El día de la batalla había llegado, los nervios se sentía en el aire, se podía percibir el hambre de guerra de los guerreros, porque en sus ojos volvió el brillo que todo valiente soldado Espartano debería tener.
Las mujeres vestidas como amazonas peinaban sus cabellos, símbolo de luchar con todas sus fuerzas.
Los ancianos gritaban por toda la ciudad palabras que causaban una euforia, esa oratoria expresaba una declaración de victoria.
Antocles el mejor orador de la ciudad, animó a los guerreros,influyendo valentía con estas palabras
— A los habitantes de está joven ciudad, llena de sueños, hermosas mujeres; en su tiempo, antes de este maldito conflicto, aquí los hombres construían hogares, un refugio para los desamparados y cualquier persona con el deseo de vivir en paz; todo esto era posible, hasta que los bárbaros de las montañas, sin educación, sin una noción de lo que es la cultura, que ni en su vida sabrán lo que es la literatura, política y el amor al conocimiento, descendieron de las alturas, como una plaga enviada de los dioses para atormentar a los ciudadanos de esta noble Polis. Pero uno de estos dioses o el propio destino, nos envió un grupo de valientes guerreros, más que unos lidiadores, una luz de esperanza para todos nosotros. Todos oiganme, les aseguro que obtendremos la victoria total, aplastaremos a los enemigos de las alturas. Así que confiad pues que hoy seremos triunfadores.

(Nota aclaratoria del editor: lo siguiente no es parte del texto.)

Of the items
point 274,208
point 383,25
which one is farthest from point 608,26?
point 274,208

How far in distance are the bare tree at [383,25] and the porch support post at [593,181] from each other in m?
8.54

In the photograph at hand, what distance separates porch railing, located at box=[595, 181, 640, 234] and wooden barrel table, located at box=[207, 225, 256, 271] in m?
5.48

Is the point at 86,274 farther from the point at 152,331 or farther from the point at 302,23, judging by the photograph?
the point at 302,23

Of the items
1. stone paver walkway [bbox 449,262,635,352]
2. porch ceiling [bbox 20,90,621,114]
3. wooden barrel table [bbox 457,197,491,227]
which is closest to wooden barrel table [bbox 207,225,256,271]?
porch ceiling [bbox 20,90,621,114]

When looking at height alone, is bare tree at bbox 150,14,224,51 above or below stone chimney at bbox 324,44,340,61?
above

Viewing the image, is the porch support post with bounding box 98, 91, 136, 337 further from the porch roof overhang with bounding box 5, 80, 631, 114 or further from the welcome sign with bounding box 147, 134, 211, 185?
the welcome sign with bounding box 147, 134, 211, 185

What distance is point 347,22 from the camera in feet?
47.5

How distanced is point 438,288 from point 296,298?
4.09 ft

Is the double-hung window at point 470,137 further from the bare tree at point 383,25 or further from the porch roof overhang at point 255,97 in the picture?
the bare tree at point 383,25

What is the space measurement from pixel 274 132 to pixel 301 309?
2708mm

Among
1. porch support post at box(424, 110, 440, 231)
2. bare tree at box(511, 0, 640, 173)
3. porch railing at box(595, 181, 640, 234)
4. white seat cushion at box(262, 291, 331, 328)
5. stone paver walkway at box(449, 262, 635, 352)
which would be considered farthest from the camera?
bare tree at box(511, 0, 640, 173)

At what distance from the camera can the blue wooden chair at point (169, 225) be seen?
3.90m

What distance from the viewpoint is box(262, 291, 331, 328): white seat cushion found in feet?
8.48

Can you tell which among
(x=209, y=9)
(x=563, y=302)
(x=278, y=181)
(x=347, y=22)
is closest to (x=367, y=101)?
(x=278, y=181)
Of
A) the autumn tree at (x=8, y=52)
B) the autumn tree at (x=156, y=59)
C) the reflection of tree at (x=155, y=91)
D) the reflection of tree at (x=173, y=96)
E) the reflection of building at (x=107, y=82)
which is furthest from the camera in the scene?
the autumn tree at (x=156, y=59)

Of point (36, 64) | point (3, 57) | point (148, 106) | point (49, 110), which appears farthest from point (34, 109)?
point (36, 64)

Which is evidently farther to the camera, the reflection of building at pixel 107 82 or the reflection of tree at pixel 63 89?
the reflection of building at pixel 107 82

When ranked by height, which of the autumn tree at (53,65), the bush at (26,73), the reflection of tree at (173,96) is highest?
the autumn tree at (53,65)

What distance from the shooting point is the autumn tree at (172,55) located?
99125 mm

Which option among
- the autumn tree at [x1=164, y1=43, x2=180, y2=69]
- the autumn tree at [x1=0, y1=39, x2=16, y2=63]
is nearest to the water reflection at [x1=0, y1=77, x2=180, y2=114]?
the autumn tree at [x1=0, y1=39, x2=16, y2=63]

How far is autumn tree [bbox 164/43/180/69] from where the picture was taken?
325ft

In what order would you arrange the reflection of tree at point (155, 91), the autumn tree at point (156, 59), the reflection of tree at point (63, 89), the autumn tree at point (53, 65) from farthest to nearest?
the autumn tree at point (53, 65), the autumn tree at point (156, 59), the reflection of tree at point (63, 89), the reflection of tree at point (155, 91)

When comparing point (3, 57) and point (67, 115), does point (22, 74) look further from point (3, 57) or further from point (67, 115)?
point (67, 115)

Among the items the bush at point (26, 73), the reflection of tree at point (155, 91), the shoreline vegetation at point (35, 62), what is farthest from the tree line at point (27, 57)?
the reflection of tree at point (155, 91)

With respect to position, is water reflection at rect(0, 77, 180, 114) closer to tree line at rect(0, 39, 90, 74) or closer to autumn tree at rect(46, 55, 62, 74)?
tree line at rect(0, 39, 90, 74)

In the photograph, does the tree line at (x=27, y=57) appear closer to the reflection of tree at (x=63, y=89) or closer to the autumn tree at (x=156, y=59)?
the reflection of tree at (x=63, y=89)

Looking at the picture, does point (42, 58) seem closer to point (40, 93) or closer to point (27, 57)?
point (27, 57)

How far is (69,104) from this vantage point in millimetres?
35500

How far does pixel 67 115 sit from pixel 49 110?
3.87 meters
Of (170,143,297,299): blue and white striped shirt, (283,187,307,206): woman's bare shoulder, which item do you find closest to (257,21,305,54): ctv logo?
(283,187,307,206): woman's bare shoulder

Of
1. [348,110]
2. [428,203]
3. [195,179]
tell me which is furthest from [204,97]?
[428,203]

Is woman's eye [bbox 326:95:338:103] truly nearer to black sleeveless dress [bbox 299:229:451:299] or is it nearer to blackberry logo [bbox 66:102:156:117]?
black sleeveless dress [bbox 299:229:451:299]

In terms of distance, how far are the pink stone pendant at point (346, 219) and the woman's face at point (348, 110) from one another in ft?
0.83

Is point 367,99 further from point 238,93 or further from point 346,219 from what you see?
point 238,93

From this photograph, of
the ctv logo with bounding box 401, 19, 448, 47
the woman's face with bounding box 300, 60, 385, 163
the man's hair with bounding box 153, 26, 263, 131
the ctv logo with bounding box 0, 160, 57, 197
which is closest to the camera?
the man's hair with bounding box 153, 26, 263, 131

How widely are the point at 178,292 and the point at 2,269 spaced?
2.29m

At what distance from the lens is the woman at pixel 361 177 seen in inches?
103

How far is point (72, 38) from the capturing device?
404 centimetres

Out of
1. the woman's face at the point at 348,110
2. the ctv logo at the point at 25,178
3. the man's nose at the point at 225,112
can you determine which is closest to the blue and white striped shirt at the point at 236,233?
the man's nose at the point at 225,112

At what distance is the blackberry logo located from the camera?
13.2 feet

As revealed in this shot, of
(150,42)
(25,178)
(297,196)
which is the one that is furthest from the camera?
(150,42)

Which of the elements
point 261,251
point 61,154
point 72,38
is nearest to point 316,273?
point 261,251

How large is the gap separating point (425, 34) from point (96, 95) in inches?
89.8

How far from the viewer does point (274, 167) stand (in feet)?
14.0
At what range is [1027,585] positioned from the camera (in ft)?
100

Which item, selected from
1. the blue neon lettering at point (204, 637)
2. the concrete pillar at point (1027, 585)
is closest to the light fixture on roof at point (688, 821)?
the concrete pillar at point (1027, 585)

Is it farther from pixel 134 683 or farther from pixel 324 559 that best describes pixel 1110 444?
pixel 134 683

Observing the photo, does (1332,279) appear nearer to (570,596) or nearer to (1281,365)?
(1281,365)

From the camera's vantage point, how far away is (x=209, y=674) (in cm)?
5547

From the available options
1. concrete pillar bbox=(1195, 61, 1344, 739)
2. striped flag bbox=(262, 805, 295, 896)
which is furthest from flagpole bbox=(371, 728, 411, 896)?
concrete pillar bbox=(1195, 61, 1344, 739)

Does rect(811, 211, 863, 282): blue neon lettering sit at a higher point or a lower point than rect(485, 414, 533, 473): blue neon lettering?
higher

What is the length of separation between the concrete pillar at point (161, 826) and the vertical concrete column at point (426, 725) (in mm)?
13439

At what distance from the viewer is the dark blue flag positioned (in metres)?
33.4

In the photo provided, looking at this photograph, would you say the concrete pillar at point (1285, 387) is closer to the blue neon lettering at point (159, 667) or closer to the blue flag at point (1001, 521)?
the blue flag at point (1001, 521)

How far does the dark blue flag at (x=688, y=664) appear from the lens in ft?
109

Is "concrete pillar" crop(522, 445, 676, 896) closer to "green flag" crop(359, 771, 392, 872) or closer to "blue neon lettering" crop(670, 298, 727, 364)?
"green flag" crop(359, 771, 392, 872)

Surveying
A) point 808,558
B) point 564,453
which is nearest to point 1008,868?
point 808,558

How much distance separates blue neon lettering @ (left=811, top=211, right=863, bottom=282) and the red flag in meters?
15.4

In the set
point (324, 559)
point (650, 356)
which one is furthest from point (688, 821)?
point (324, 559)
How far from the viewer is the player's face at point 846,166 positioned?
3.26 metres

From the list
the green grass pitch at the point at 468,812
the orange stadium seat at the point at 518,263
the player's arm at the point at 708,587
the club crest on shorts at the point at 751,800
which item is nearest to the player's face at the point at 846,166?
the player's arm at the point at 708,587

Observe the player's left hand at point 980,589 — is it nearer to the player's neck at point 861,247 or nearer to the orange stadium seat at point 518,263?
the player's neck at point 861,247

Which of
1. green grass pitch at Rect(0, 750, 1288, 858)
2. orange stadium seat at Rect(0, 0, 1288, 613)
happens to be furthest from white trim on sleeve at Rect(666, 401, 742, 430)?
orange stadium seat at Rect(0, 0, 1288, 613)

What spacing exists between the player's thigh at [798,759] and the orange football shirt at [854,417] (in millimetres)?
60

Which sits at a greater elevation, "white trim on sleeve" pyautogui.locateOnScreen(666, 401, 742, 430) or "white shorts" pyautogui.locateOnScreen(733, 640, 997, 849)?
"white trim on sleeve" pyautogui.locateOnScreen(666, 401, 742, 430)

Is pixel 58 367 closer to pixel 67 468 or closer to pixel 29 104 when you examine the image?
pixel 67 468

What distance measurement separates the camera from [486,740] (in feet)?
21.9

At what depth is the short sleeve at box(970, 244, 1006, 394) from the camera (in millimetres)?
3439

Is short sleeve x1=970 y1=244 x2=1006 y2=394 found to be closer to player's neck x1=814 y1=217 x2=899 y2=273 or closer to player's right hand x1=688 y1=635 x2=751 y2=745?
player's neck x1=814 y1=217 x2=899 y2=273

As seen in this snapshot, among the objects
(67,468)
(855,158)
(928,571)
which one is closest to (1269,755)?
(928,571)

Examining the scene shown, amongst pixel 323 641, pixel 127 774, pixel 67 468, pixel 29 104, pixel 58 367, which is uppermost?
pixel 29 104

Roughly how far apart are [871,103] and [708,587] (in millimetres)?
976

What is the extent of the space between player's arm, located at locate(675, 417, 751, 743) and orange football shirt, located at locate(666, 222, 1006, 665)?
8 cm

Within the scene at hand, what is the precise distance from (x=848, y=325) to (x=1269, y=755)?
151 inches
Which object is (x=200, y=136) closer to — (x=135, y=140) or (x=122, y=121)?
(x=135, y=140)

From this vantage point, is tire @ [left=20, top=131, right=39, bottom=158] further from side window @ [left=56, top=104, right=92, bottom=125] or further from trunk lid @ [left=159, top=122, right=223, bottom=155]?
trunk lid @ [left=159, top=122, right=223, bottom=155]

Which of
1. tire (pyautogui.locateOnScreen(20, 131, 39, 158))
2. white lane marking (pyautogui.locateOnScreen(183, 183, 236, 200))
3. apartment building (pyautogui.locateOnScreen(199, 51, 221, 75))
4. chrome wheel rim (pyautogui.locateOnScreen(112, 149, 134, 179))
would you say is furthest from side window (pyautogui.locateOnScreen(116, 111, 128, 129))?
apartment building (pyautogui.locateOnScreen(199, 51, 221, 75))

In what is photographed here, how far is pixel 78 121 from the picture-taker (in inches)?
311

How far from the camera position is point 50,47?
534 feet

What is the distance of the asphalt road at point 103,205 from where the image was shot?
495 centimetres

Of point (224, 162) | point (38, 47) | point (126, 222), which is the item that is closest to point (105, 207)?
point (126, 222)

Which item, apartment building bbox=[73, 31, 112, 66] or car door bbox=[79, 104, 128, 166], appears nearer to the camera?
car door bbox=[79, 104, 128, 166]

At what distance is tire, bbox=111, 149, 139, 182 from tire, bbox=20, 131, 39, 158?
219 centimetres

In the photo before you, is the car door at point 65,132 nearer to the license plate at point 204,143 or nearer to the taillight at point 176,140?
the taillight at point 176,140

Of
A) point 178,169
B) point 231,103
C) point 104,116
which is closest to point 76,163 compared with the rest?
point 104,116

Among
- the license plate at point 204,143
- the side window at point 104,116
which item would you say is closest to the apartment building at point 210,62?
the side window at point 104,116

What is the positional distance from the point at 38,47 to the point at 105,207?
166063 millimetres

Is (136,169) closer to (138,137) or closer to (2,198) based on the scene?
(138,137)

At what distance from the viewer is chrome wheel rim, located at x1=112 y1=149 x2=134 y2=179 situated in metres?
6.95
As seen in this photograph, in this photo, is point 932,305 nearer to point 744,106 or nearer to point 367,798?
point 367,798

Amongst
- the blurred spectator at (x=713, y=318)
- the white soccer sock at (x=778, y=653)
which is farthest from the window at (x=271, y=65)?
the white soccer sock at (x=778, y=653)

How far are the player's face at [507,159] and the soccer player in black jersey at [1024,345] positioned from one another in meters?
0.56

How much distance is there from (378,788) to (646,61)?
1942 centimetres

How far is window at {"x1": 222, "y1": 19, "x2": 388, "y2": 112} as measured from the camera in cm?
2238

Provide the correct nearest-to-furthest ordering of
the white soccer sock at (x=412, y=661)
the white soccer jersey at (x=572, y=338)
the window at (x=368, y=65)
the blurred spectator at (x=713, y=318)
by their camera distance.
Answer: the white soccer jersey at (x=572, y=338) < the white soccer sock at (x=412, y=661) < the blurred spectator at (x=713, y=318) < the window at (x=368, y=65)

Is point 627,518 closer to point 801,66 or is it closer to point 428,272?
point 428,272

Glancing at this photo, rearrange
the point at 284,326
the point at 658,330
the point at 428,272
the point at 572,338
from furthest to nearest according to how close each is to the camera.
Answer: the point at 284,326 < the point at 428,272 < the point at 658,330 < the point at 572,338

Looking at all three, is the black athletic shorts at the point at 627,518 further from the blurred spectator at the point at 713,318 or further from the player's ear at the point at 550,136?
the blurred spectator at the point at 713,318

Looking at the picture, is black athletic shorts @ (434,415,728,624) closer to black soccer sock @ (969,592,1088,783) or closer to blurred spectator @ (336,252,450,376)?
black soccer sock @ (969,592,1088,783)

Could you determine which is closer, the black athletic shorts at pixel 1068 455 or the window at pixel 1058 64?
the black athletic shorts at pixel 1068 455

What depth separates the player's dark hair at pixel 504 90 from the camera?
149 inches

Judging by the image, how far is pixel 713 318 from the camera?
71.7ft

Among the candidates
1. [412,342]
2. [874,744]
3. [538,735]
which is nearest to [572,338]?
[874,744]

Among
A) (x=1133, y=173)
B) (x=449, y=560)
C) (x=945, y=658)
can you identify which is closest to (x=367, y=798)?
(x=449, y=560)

Con este maravilloso discurso el pueblo se sacudió a una sola voz, dando un grito de coraje que retumbó a través de las montañas.
Este rugido, como de un león, llegó a los oídos de los bárbaros guerreros de las cumbres, sus corazones se llenaron de temor, pero de todas formas bajaron a enfrentar a sus adversarios.
El sol se había ocultado y apenas se divisaban sus últimos destellos en el horizonte, y esta luz era interrumpida por una pequeña línea de trescientas treinta personas. Unas siluetas bien alineadas.
TODO estaba en completa oscuridad cuando se oyó un grito de guerra aterrador, que a cualquier mortal se le aflojarian los muslos, pero a los guerreros de la ciudad era un llamamiento doble, de triunfo o de muerte.
Ambos ejércitos enfrentados a algunos pies de distancia.
Se veía una desigualdad, no de números, sino de experiencia y logística, ya que el ejército de las montañas era en su totalidad una caballería con espadas largas y enormes lanzas.
De pronto el líder de las cumbres ordena la carga, trescientos cincuenta caballos arremeten contra un ejército joven y con poca experiencia en combate, pero de las últimas líneas de estas valientes huestes que estaban apostadas sin retroceder ningún paso, ascendieron flechas, miles de ellas por minutos caían sobre la caballería.
Cuando las flechas cesaron treinta valientes guerreros corrieron con la velocidad de un antilope, pero con la fuerza de un toro sobre la restante caballería.
Los soldados enemigos que sobrevivieron a las flechas formaron dos líneas de cien guerreros para hacer frente. La primera chocó con los valientes aguerridos soldados. Para el final de este enfrentamiento sólo perecieron cuatro valientes.
Al ver la segunda línea que habían perdido a una centuria, desmontaron y envainaron sus espadas en señal de un armisticio.
El valor de trescientas mujeres frenó a gran parte de la caballería.
Las ganas de luchar hasta morir por parte de 30 guerreros aniquiló a cien hombres de caballería.
Juntos estos esfuerzos le dieron la primera victoria, a una ciudad que venceria en la mayoría de sus batallas.